Böyle Ferhat ın sevdası

Hayatları boyunca hiç işleri düşmemiş olanlar bilmezler. Hastanelerin “acil servisleri” aynı anda birkaç filmin çekilebildiği plato renkliliği sunar. Ama buradaki filmlerin konusu acı, çok acı, pek acı şeklinde kategorize edilebilir.

Acil olarak hastaneye getirilen insanın yakınları haliyle “özel ilgi” gösterilmesini istiyorlar. Oysa doktorlar, hemşireler ve hasta bakıcılar her zaman ki “olağan” işleri, insan hayatını kurtarmakla meşguller. Çünkü servis bu dünya ile “öbür dünya” arasında bir çizgi üzerinde bulunuyor.

Herkes acil, herkes özel ilgiye muhtaç, herkesin zamanı az, herkes hızlı olmak zorunda…

Ancak Acil’e gelenlerin doğal olarak kendilerinden başkasını görecek halleri olamıyor. Sadece doktorları görüyorlar.

Doktorlar da genellikle anında onlar ile ilgilenmiyorlar! Çünkü diğer hastayla meşguller. Bu “diğer hasta” hiç bitmiyor. Bir doktor ne kadar çalışırsa çalışsın ancak bir hastaya bakabiliyor. Acılar içinde kıvranan dokuz hasta “ilgisiz” kalıyor.

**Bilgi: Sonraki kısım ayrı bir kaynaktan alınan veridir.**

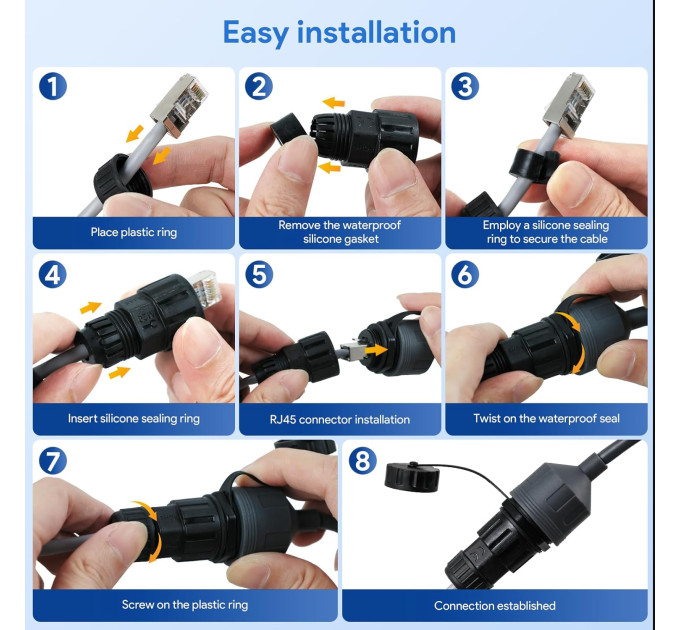 Easy installation

1
Place plastic ring

2
Remove the waterproof silicone gasket

3
Employ a silicone sealing ring to secure the cable

4
Insert silicone sealing ring

5
RJ45 connector installation

6
Twist on the waterproof seal

7
Screw on the plastic ring

8
Connection established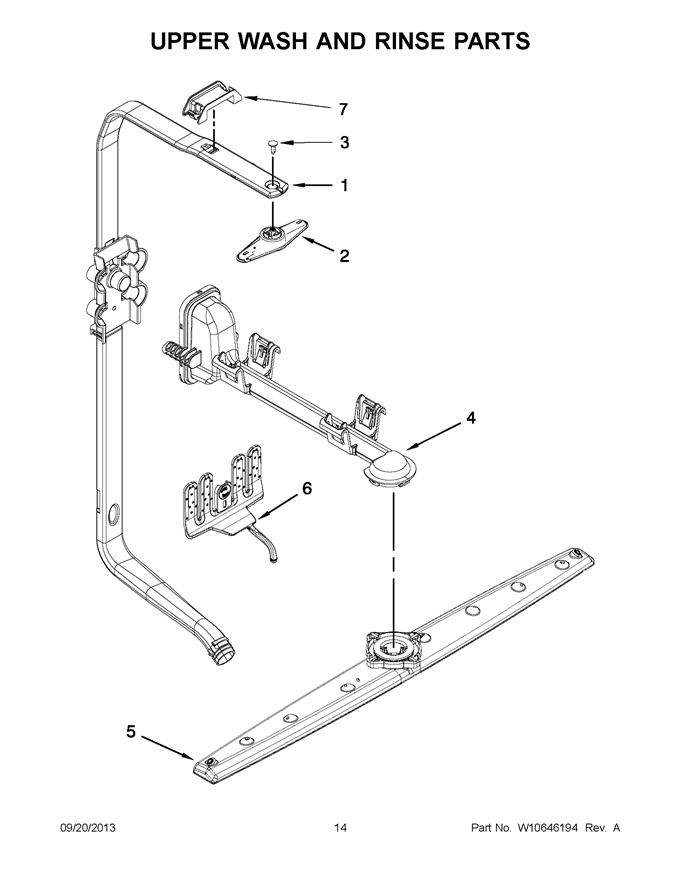 UPPER WASH AND RINSE PARTS

7

3

1

2

4

6

5

09/20/2013

14

Part No. W10646194 Rev. A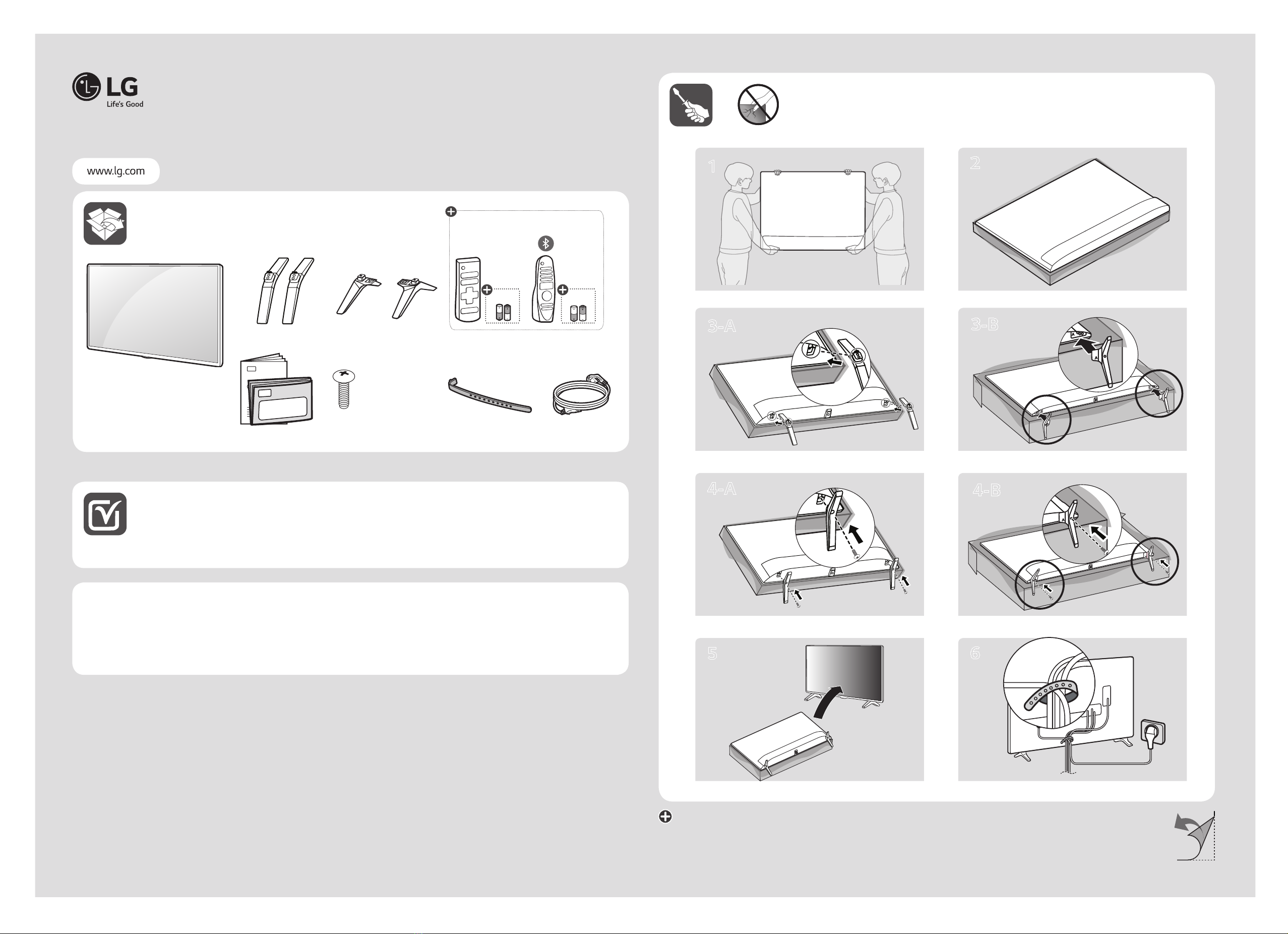 LG
Life's Good

www.lg.com

1

2

3-A

3-B

4-A

4-B

5

6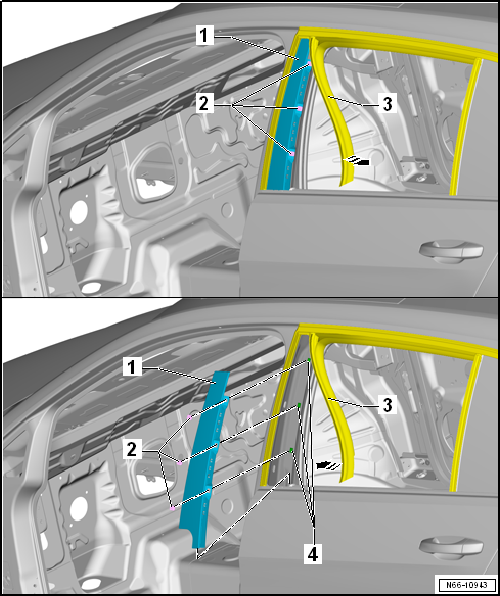 1
2
3

1
2
3
4

N66-10943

Dokuz hastanın yakını olanlar muayene sırası beklersen gergin havaya, çaresiz sorular savuruyorlar:

-Nerede bu doktorlar?

Oysa acil servis doktorları her nöbet gecesi ayrı bir hasta bakma rekoru kırıyorlar. Ama bunu kendileri dışında kimseler bilemiyor.

31 Ocak’ı 1 Şubat’a bağlayan Çarşamba gecesi Haydarpaşa Numune Hastanesi’nin Acil Servisi de olağan mesailerinden birini yaşıyordu.

Gazeteci Güler Yıldız da karnına saplanan bıçak kıvamında ağrılarla kıvranarak hastaneye geldiği andan itibaren, “bir an önce buradan çıkıp gitmeliyim” isteği sancıların üstüne oturdu.

Ancak bu o kadar kolay değildi.

O gece hastanenin 1. Cerrahi Kliniği’nin nöbetçi doktoru olarak görev yapan aydınlık yüzlü adam “sakın gitmeyin” diyordu. Birden çok tahlil, film, ultrason çekimleri yapıldığı halde ağrıların sebebi bulunamıyordu.

Ağrıların gecesi, neşter işaretiyle sabaha ulaştı. Doktor, Güler’i müşahade servisine yatırdı. Eliyle karnına bastırırken “ameliyat edeceğiz” diyordu. Güler’in, ağrılarının üzerine bir de şaşkınlık oturmuştu:

-Doktor bu şaka mı?

-Hayır çok ciddi bir durum. Seni bu vaziyette bırakan bir doktoru meslekten kovarlar!

O sırada yatağın başında bulunan Güler’in yakınları hastaya moral servisi yapıyorlardı:

-Senin yerinde olmak isteyen kaç genç kız vardır biliyor musun?

-Neden?

-Onlar, Ferhat Göçer’i yakından görmek onu dinlemek için yarışıyorlar, Ferhat Göçer de seni ameliyat edebilmek için başında durmuş dil döküyor!

Gazetelerin renkli sayfaları onun haberlerini hep “ünlü tenor Ferhat Göçer” tanımıyla yayınlıyor. Satır aralarında doktor olduğu da vurgulanıyor. Ama şimdiye kadar onu hastanede çalışırken gösteren haber çıkmadı. Çünkü istemiyor.

O şöhrete ulaşmış birinin bu koşullarda görev yapmasını anlamak kolay değil. Tabii Türkiye için… Dr. Ferhat Göçer açısından ise anlaşılmayacak bir şey yok:

-Ben hekimliği seviyorum, böyle devam edeceğim!

Büyük şöhretine karşılık, kendisini tanımayan çaresiz insanlar arasında “doktor bakar mısın?” çağrılarıyla, meslek aşkını sürdürüyor.